I’m writing a play about Blackpool, it’s a town that is known for tourism, the Blackpool illuminations every year make it seem glitzy and exciting. I grew up in Doncaster and my parents took me every year to see the lights, I used to love it and stand on the backseat trying to get through the car sun roof while we crawled along. But, 8 of the 10 most deprived areas in the UK are in Blackpool, poverty lives just metres away from the lights on the seafront. When they turn off the lights at the end of the season the stark reality of Blackpool is revealed and I want to explore what this does to people who live there. It feels almost like a film of magic is pulled off of the town at the end of the season when it goes dark.

It really hit home explaining my ideas in that room that the show I’m writing is about how this kind of place, where the interior and exterior views are so different, affects everything from our memory to the kind of love we inherit. What kind of truth (if any?) can exist at the centre of a beautifully constructed lie? How is it compounded when passed from generation to generation? Is it possible to break out of the lie when it’s been compounded so much?
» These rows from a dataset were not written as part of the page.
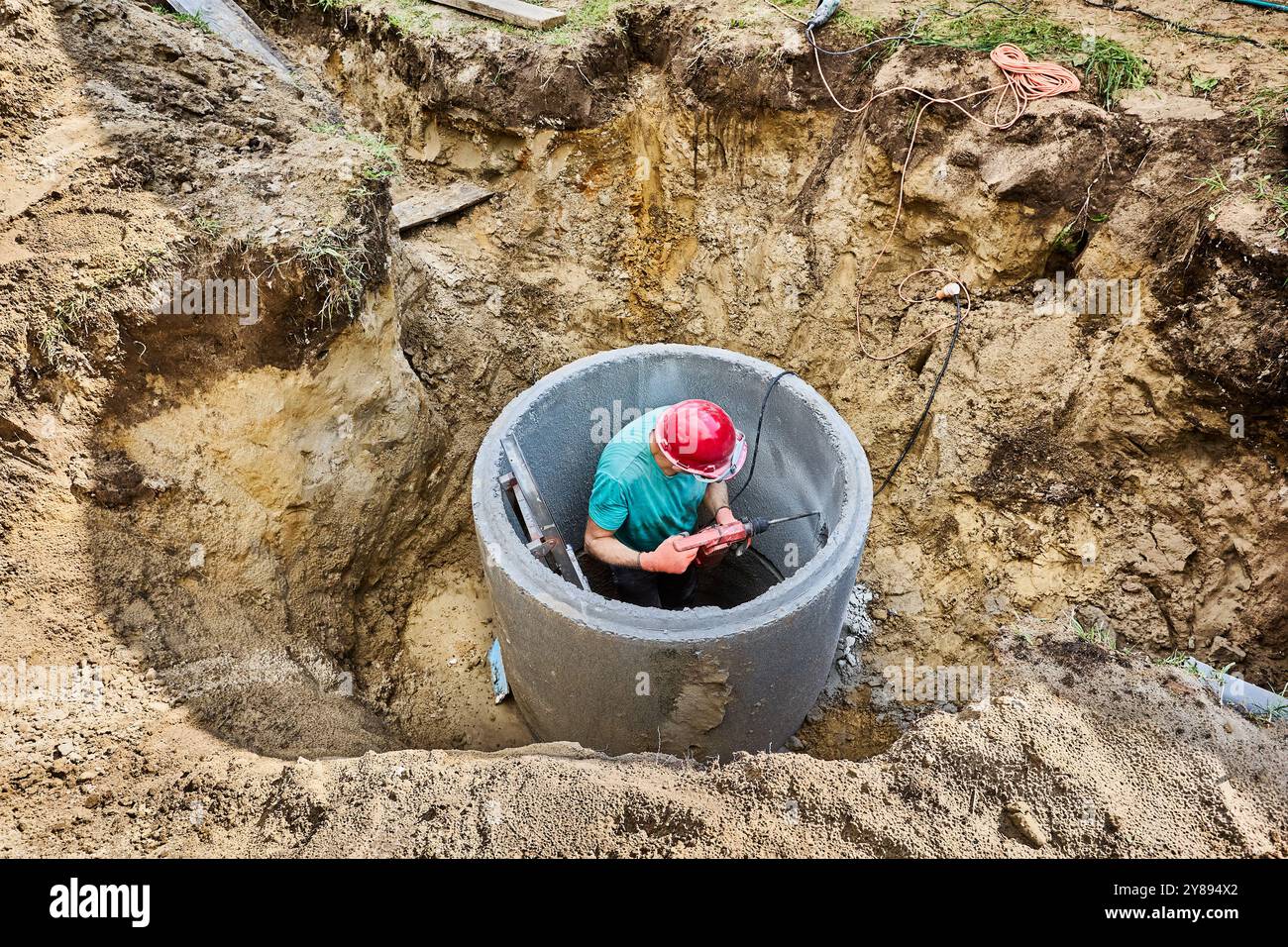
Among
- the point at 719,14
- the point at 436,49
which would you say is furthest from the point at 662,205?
the point at 436,49

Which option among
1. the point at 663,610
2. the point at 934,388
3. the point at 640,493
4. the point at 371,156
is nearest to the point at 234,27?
the point at 371,156

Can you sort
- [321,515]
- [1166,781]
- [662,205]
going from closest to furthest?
[1166,781] < [321,515] < [662,205]

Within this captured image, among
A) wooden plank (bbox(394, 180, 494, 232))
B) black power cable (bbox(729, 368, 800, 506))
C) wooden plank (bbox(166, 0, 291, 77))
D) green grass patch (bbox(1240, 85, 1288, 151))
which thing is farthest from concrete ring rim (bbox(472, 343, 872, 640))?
wooden plank (bbox(166, 0, 291, 77))

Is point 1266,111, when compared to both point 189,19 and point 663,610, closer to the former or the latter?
point 663,610

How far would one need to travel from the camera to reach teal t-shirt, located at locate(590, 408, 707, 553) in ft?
10.1

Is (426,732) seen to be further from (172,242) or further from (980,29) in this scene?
(980,29)

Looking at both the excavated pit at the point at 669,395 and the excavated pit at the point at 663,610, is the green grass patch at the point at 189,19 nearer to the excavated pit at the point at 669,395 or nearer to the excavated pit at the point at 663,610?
the excavated pit at the point at 669,395

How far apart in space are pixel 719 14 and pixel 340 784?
453 centimetres

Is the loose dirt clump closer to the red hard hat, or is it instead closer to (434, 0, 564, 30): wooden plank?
(434, 0, 564, 30): wooden plank

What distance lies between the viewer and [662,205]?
15.8 ft

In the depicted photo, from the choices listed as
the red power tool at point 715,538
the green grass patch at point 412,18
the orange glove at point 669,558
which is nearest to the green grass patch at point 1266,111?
→ the red power tool at point 715,538

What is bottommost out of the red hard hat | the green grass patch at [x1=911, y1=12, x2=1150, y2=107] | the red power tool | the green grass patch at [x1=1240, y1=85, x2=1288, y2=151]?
the red power tool

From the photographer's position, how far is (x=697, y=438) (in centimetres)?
288

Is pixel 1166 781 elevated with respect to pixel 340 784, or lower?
elevated
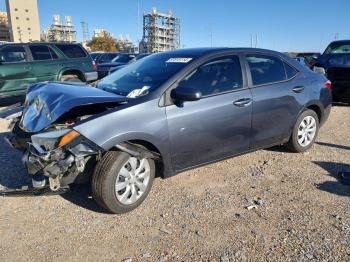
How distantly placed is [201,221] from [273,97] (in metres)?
2.17

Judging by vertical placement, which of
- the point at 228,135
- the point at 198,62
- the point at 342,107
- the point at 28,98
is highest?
the point at 198,62

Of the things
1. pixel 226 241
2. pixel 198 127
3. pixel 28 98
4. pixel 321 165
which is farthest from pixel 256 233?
pixel 28 98

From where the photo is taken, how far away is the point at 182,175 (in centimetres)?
481

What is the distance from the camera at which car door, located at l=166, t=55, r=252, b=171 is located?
4.04 meters

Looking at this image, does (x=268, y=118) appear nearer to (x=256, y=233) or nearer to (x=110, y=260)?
(x=256, y=233)

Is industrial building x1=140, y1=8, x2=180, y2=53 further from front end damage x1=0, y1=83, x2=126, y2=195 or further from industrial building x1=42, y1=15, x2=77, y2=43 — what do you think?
front end damage x1=0, y1=83, x2=126, y2=195

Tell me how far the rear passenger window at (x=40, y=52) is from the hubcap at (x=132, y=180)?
763 cm

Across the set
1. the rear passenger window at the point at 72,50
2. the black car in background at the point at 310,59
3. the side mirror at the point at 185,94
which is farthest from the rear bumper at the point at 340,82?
the rear passenger window at the point at 72,50

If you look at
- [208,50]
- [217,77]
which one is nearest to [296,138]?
[217,77]

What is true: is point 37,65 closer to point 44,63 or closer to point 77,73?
point 44,63

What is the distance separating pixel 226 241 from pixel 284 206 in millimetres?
1013

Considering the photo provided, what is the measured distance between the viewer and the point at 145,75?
4.49 meters

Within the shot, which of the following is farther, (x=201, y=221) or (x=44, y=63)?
(x=44, y=63)

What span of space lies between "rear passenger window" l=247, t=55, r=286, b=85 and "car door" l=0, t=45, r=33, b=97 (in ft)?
23.2
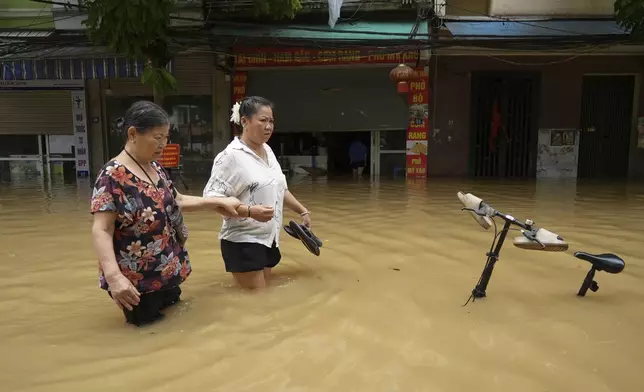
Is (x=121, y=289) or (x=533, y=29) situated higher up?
(x=533, y=29)

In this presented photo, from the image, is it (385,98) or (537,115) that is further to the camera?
(537,115)

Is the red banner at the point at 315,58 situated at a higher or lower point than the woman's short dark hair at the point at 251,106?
higher

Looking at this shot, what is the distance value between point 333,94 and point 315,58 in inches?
41.6

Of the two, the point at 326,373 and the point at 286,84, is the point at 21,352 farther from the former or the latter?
the point at 286,84

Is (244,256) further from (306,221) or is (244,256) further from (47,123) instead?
(47,123)

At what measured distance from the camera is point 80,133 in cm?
1291

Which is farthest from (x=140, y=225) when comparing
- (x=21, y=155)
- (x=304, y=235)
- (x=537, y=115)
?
(x=21, y=155)

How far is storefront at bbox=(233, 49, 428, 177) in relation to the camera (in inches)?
468

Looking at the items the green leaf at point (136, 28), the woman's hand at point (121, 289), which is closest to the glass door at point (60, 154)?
the green leaf at point (136, 28)

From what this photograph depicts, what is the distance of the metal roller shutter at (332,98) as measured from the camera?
473 inches

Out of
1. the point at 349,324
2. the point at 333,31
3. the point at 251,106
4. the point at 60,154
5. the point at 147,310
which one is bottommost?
the point at 349,324

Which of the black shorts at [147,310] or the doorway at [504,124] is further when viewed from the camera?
the doorway at [504,124]

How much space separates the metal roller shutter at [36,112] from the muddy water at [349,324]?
9.26m

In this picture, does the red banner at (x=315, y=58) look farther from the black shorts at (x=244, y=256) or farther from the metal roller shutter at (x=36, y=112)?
the black shorts at (x=244, y=256)
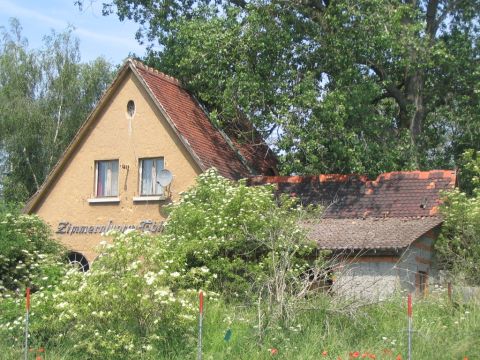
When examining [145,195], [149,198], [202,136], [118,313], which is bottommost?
[118,313]

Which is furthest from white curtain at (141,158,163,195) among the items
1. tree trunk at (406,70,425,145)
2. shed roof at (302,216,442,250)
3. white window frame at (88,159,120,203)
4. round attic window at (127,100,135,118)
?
tree trunk at (406,70,425,145)

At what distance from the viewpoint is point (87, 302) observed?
12.6m

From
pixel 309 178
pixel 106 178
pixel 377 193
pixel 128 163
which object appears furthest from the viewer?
pixel 106 178

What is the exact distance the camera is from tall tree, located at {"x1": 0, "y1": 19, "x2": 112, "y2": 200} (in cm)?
3716

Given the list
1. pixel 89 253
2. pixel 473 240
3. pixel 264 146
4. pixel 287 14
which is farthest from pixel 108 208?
pixel 473 240

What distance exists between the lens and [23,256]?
19.3m

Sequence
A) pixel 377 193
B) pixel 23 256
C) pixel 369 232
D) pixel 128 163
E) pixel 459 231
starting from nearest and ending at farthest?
pixel 23 256, pixel 369 232, pixel 459 231, pixel 377 193, pixel 128 163

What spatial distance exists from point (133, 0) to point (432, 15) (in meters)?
11.3

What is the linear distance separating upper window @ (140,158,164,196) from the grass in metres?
10.8

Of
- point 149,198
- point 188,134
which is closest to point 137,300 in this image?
point 149,198

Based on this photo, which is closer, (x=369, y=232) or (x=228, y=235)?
(x=228, y=235)

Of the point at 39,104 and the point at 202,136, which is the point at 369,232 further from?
the point at 39,104

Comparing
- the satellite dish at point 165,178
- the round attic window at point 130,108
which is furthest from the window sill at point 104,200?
the round attic window at point 130,108

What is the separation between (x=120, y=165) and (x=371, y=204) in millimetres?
7898
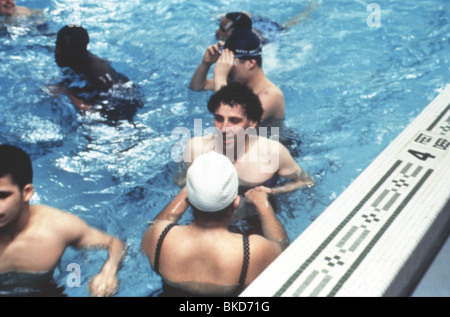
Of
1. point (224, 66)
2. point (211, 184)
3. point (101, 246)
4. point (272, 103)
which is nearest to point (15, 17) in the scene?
point (224, 66)

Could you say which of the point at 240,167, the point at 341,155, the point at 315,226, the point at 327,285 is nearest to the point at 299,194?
the point at 240,167

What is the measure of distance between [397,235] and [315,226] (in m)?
0.45

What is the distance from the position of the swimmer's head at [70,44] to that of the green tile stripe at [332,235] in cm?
309

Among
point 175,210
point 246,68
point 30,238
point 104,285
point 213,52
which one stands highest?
point 213,52

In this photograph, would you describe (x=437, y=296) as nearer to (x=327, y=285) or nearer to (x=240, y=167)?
(x=327, y=285)

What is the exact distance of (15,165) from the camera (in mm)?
2773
These are questions my writing has floated around before, especially this relationship between class and inheritance. I grew up in one of the other poorest areas of the country, and that always manifests in both the form and content of my work. I think the entire first third of this play is told through Blackpool cabaret / entertainment acts, because that’s how the history of Blackpool has often been told and I don’t think I have the right to steal the story from the context it has been built in. Maybe that will change, I’m not sure yet, I tend to write large amounts really quickly and then make massive changes when I re-draft so it’s all up for grabs right now.

I’m really excited for the rest of the programme, we’ve got to write 10 pages before the next session and I love a deadline, my ADHD reacts really well to someone else holding me accountable.

Tom is a writer and fundraiser. Their most recent show “Education, Education, Karaoke” was performed at Camden People’s Theatre November 23rd – 27th 2021.